(Beginning of DATA)

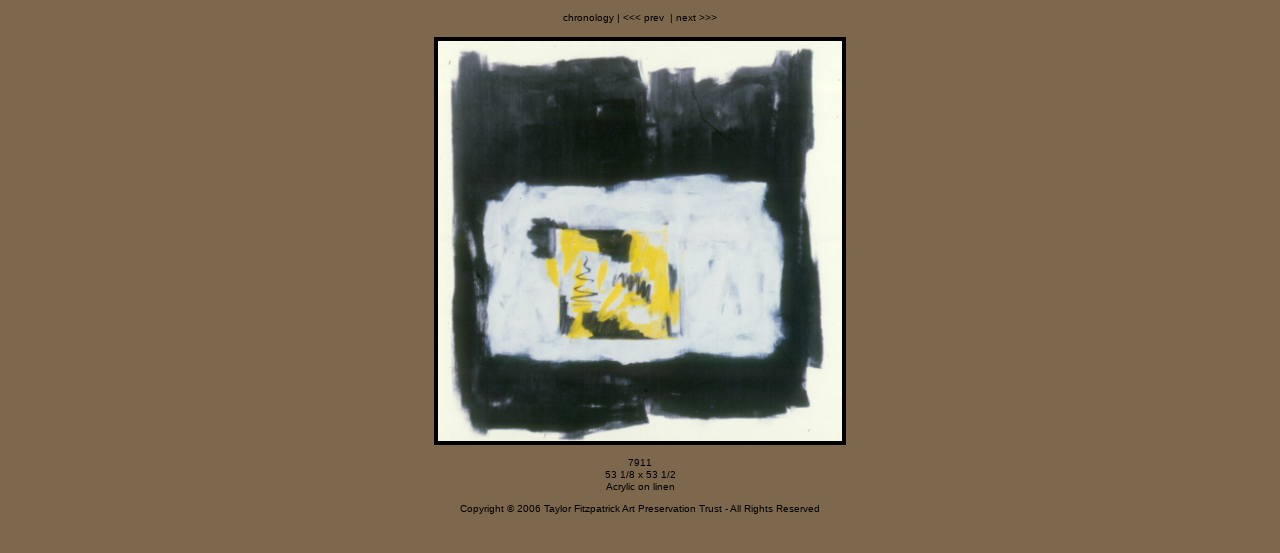

--- FILE ---
content_type: text/html
request_url: http://taylorfitzpatrickgallery.com/7911.shtml
body_size: 1357
content:

<!DOCTYPE html PUBLIC "-//W3C//DTD XHTML 1.0 Transitional//EN" "http://www.w3.org/TR/xhtml1/DTD/xhtml1-transitional.dtd">
<html xmlns="http://www.w3.org/1999/xhtml">

  <head>

    <title>Taylor Fitzpatrick Gallery and Art Preservation Trust</title>

    <meta http-equiv = "Page-Enter" content = "blendTrans(Duration=0.5)"/>
    <meta name = "keywords"         content = ""/>
    <meta name = "description"      content = ""/>

    <link rel="stylesheet" href="/style/style.css" type="text/css" />

  </head>

<body bgcolor=#7d684d #dcdcdc #a3937c topmargin=5 bottommargin=10>
<p style="margin-top:10px;" align=center><a class=maintextsmall href="/chronology.shtml">chronology</a><a class=maintextsmall href="/7910.shtml">&nbsp;|&nbsp;<<<&nbsp;prev</a>
             <a class=maintextsmall href="/7912
.shtml">&nbsp;|&nbsp;next&nbsp;>>></a>
             </span>
             </p>
             <p align=center><img class=framedimage src="/images/art/7911.jpg" height=400></p>
             <p align=center style="font-family:arial; font-size:10px; line-height:12px; color=black;"> 7911 
             <br> 53 1/8 x 53 1/2  <br> Acrylic on linen
 <p align=center style="font-family:arial; font-size:10px; line-height:12px; color=black;">Copyright &copy; 2006 Taylor Fitzpatrick Art Preservation Trust - All Rights Reserved</p> </p> </body> </html> 

--- FILE ---
content_type: text/css
request_url: http://taylorfitzpatrickgallery.com/style/style.css
body_size: 3311
content:

<style type="text/css">
<!--

b {font-weight:bold;}
i {font-style:italic;}
u {text-decoration:underline;}
p {font-family:arial; font-size:12px; font-weight:normal; bold; color:black; line-height:15px; font-style:normal;}

.framedimage {border-color:black; border-style:solid; border-width:4px;}

.copyright
{font-family:arial; font-size:10px; font-weight:normal; color:#303030; line-height:20px; font-style:normal;}

.title
{font-family:verdana; arial; font-size:25px; font-weight:normal; color:black; line-height:27px; font-style:normal;}

.menu
{font-family:verdana; verdana; arial; font-size:12px; font-weight:normal; bold; color:#303030; silver; line-height:16px; font-style:normal;}
a.menu
{text-decoration:none; font-family:verdana; verdana; arial; font-size:12px; font-weight:normal; bold; color:#303030; silver; black; line-height:16px; font-style:normal;}
a.menu:visited
{text-decoration:none; font-family:verdana; verdana; arial; font-size:12px; font-weight:normal; bold; color:#303030; silver; black; line-height:16px; font-style:normal;}
a.menu:hover
{text-decoration:none; underline; font-family:verdana; verdana; verdana; arial; font-size:12px; font-weight:normal; bold; color:white; line-height:16px; font-style:normal;}

.maintextsmall
{font-family:arial; font-size:10px; font-weight:normal; color:black; line-height:14px; font-style:normal; text-decoration:none;}
a.maintextsmall
{font-family:arial; font-size:10px; font-weight:normal; color:black; line-height:14px; font-style:normal; text-decoration:none;}
a.maintextsmall:hover
{font-family:arial; font-size:10px; font-weight:normal; color:black; line-height:14px; font-style:normal; text-decoration:none;}
a.maintextsmall:visited
{font-family:arial; font-size:10px; font-weight:normal; color:black; line-height:14px; font-style:normal; text-decoration:none;}

.maintext
{font-family:verdana; arial; font-size:12px; font-weight:normal; bold; color:black; line-height:15px; font-style:normal;}
a.maintext
{text-decoration:underline; font-family:verdana; arial; font-size:12px; font-weight:normal; bold; color:black; line-height:15px; font-style:normal;}
a.maintext:hover
{text-decoration:underline; font-family:verdana; verdana; arial; font-size:12px; font-weight:normal; bold; color:black; line-height:15px; font-style:normal;}
a.maintext:visited
{text-decoration:underline; font-family:verdana; arial; font-size:12px; font-weight:normal; bold; color:black; line-height:15px; font-style:normal;}

.maintextmid
{font-family:arial; font-size:15px; font-weight:bold; color:black; line-height:20px; font-style:normal;}
a.maintextmid
{text-decoration:none; font-family:arial; font-size:15px; font-weight:bold; color:black; line-height:20px; font-style:normal;}
a.maintextmid:hover
{text-decoration:underline; font-family:arial; font-size:15px; font-weight:bold; color:black; line-height:20px; font-style:normal;}

.maintextplus
{font-family:arial; font-size:18px; font-weight:bold; color:black; line-height:20px; font-style:normal;}
a.maintextplus
{text-decoration:none; font-family:arial; font-size:18px; font-weight:bold; color:black; line-height:20px; font-style:normal;}
a.maintextplus:hover
{text-decoration:underline; font-family:arial; font-size:18px; font-weight:bold; color:black; line-height:20px; font-style:normal;}

//-->
</style>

(End of DATA)

• [ASSIGNED TASK]: Transcribe the listing exactly, skipping pictures.

• [YOUR SOLUTION]:
--- FILE ---
content_type: text/html
request_url: http://taylorfitzpatrickgallery.com/7911.shtml
body_size: 1357
content:

<!DOCTYPE html PUBLIC "-//W3C//DTD XHTML 1.0 Transitional//EN" "http://www.w3.org/TR/xhtml1/DTD/xhtml1-transitional.dtd">
<html xmlns="http://www.w3.org/1999/xhtml">

  <head>

    <title>Taylor Fitzpatrick Gallery and Art Preservation Trust</title>

    <meta http-equiv = "Page-Enter" content = "blendTrans(Duration=0.5)"/>
    <meta name = "keywords"         content = ""/>
    <meta name = "description"      content = ""/>

    <link rel="stylesheet" href="/style/style.css" type="text/css" />

  </head>

<body bgcolor=#7d684d #dcdcdc #a3937c topmargin=5 bottommargin=10>
<p style="margin-top:10px;" align=center><a class=maintextsmall href="/chronology.shtml">chronology</a><a class=maintextsmall href="/7910.shtml">&nbsp;|&nbsp;<<<&nbsp;prev</a>
             <a class=maintextsmall href="/7912
.shtml">&nbsp;|&nbsp;next&nbsp;>>></a>
             </span>
             </p>
             <p align=center><img class=framedimage src="/images/art/7911.jpg" height=400></p>
             <p align=center style="font-family:arial; font-size:10px; line-height:12px; color=black;"> 7911 
             <br> 53 1/8 x 53 1/2  <br> Acrylic on linen
 <p align=center style="font-family:arial; font-size:10px; line-height:12px; color=black;">Copyright &copy; 2006 Taylor Fitzpatrick Art Preservation Trust - All Rights Reserved</p> </p> </body> </html> 

--- FILE ---
content_type: text/css
request_url: http://taylorfitzpatrickgallery.com/style/style.css
body_size: 3311
content:

<style type="text/css">
<!--

b {font-weight:bold;}
i {font-style:italic;}
u {text-decoration:underline;}
p {font-family:arial; font-size:12px; font-weight:normal; bold; color:black; line-height:15px; font-style:normal;}

.framedimage {border-color:black; border-style:solid; border-width:4px;}

.copyright
{font-family:arial; font-size:10px; font-weight:normal; color:#303030; line-height:20px; font-style:normal;}

.title
{font-family:verdana; arial; font-size:25px; font-weight:normal; color:black; line-height:27px; font-style:normal;}

.menu
{font-family:verdana; verdana; arial; font-size:12px; font-weight:normal; bold; color:#303030; silver; line-height:16px; font-style:normal;}
a.menu
{text-decoration:none; font-family:verdana; verdana; arial; font-size:12px; font-weight:normal; bold; color:#303030; silver; black; line-height:16px; font-style:normal;}
a.menu:visited
{text-decoration:none; font-family:verdana; verdana; arial; font-size:12px; font-weight:normal; bold; color:#303030; silver; black; line-height:16px; font-style:normal;}
a.menu:hover
{text-decoration:none; underline; font-family:verdana; verdana; verdana; arial; font-size:12px; font-weight:normal; bold; color:white; line-height:16px; font-style:normal;}

.maintextsmall
{font-family:arial; font-size:10px; font-weight:normal; color:black; line-height:14px; font-style:normal; text-decoration:none;}
a.maintextsmall
{font-family:arial; font-size:10px; font-weight:normal; color:black; line-height:14px; font-style:normal; text-decoration:none;}
a.maintextsmall:hover
{font-family:arial; font-size:10px; font-weight:normal; color:black; line-height:14px; font-style:normal; text-decoration:none;}
a.maintextsmall:visited
{font-family:arial; font-size:10px; font-weight:normal; color:black; line-height:14px; font-style:normal; text-decoration:none;}

.maintext
{font-family:verdana; arial; font-size:12px; font-weight:normal; bold; color:black; line-height:15px; font-style:normal;}
a.maintext
{text-decoration:underline; font-family:verdana; arial; font-size:12px; font-weight:normal; bold; color:black; line-height:15px; font-style:normal;}
a.maintext:hover
{text-decoration:underline; font-family:verdana; verdana; arial; font-size:12px; font-weight:normal; bold; color:black; line-height:15px; font-style:normal;}
a.maintext:visited
{text-decoration:underline; font-family:verdana; arial; font-size:12px; font-weight:normal; bold; color:black; line-height:15px; font-style:normal;}

.maintextmid
{font-family:arial; font-size:15px; font-weight:bold; color:black; line-height:20px; font-style:normal;}
a.maintextmid
{text-decoration:none; font-family:arial; font-size:15px; font-weight:bold; color:black; line-height:20px; font-style:normal;}
a.maintextmid:hover
{text-decoration:underline; font-family:arial; font-size:15px; font-weight:bold; color:black; line-height:20px; font-style:normal;}

.maintextplus
{font-family:arial; font-size:18px; font-weight:bold; color:black; line-height:20px; font-style:normal;}
a.maintextplus
{text-decoration:none; font-family:arial; font-size:18px; font-weight:bold; color:black; line-height:20px; font-style:normal;}
a.maintextplus:hover
{text-decoration:underline; font-family:arial; font-size:18px; font-weight:bold; color:black; line-height:20px; font-style:normal;}

//-->
</style>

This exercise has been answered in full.